Une mesure qui vise un ancien chef du gouvernement
Les autorités burkinabè dirigées par le capitaine Ibrahim Traoré ont pris la décision d’interdire à l’ancien Premier ministre Apollinaire Kyélem de Tambèla de quitter le Burkina Faso. Cette restriction s’applique à une personnalité qui n’occupe plus de fonction gouvernementale depuis décembre 2024, après avoir dirigé l’équipe ministérielle à partir d’octobre 2022.
Un nouvel épisode du contrôle exercé sur les personnalités
Cette décision illustre le renforcement du contrôle que le pouvoir de transition exerce sur certaines figures politiques et publiques. L’ancien locataire de la Primature se trouve désormais dans une situation où ses déplacements sont limités, alors même qu’il a quitté ses responsabilités gouvernementales.
Des questions restées sans réponse
L’interdiction de sortie du territoire soulève plusieurs interrogations fondamentales. Pour quelles raisons précises les autorités estiment-elles nécessaire de restreindre les déplacements de l’ancien Premier ministre ? Sur quelle base juridique cette mesure a-t-elle été prise ? Qui en a donné l’ordre ? Existe-t-il des charges retenues contre lui ? La législation burkinabè encadre pourtant les conditions de sortie du territoire national, ce qui rend la clarification du cadre juridique d’autant plus nécessaire.

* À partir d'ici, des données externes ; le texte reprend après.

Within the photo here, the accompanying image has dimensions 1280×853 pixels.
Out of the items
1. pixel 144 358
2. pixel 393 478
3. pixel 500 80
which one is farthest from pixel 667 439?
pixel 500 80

Un contexte sécuritaire souvent invoqué
Depuis l’arrivée d’Ibrahim Traoré au pouvoir, les autorités justifient régulièrement des mesures exceptionnelles par la lutte contre le terrorisme, la défense de la souveraineté nationale et la prévention des tentatives de déstabilisation. Kyélem de Tambèla lui-même, lorsqu’il était à la tête du gouvernement, avait publiquement évoqué l’existence de plusieurs tentatives visant le pouvoir de transition.
L’argument sécuritaire ne suffit toutefois pas à lever toutes les incertitudes. Une restriction de liberté doit-elle être limitée dans le temps ? Quelles sont les raisons exactes invoquées à l’encontre de l’ancien chef du gouvernement ? Ces questions demeurent en suspens.
Un enjeu qui dépasse le cas personnel
Cette affaire ne concerne plus seulement le parcours d’un ancien Premier ministre. Elle interroge la situation des libertés publiques au Burkina Faso et la nature même du pouvoir de transition : jusqu’où peut-il aller au nom de la sécurité nationale sans fragiliser davantage les libertés individuelles ?
Pour Ibrahim Traoré, cette décision risque d’alimenter le débat sur le rétrécissement de l’espace politique dans le pays. Empêcher une ancienne personnalité gouvernementale de quitter le territoire n’est jamais un acte politiquement neutre.
À Ouagadougou, le cas Kyélem de Tambèla pourrait bien devenir un nouveau révélateur des rapports entre sécurité, contrôle politique et libertés publiques sous la transition militaire.